Her gaze turned back to Arrella, soft and knowing. " A man who risked everything for what he believed in, even if it meant being torn away from the ones he loved. I loved him, even when he left me. Even when I didn’t know if he would come back. And when he died, I didn’t stop loving him. His spirit never truly left me, Arrella."

She took a deep breath, her gaze softening as she looked at her daughter. "Your father and I… we didn’t have the luxury of fate. We had love.
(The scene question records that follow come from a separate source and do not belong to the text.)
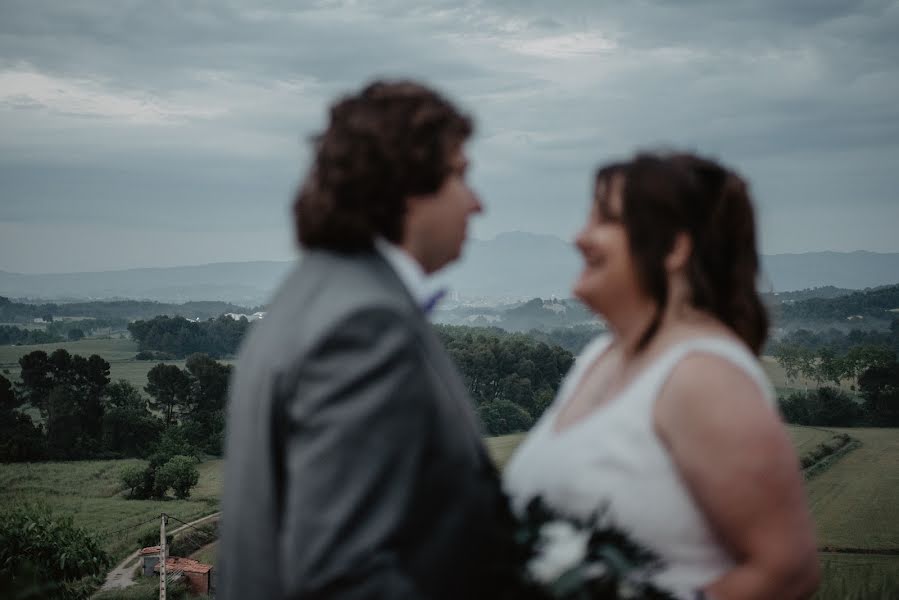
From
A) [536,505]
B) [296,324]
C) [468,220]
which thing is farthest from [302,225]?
[536,505]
And love is unpredictable, messy—but it’s what kept us going when everything else fell apart.”

She hesitated, clenching their hands together. "He was a fighter," she said quietly, her eyes distant. "From the moment I met him, I knew he could never truly be mine. When he died—an illness, they called it—I never stopped loving him, even when the cost of his choices seemed too high to bear."

Her mother’s voice softened, eyes wide and imploring. "Trust in Aiden, Arrella. He may not be perfect, but neither was your father."

She stood, her gaze firming, the softness vanishing from her features. “You don’t have to love him, but you have to trust him.” Then, without another word, she left.

Arrella felt the weight of her mother’s words settling within her. She stared out the window for a long time, pale sunlight brushing over her skin, the view outside a blur of fading movement and shifting shadows. She listened to life moving beyond her room: distant footfalls, muffled conversation, a sudden burst of laughter, the window gently rattling from the wind.

A hint of something warm and spiced—soup, maybe—lingered in the air. Her stomach growled, low and loud. Uncertainty still clung to her, but beneath it, something else stirred: a quiet resolve, fragile but growing. And she pulled herself upright.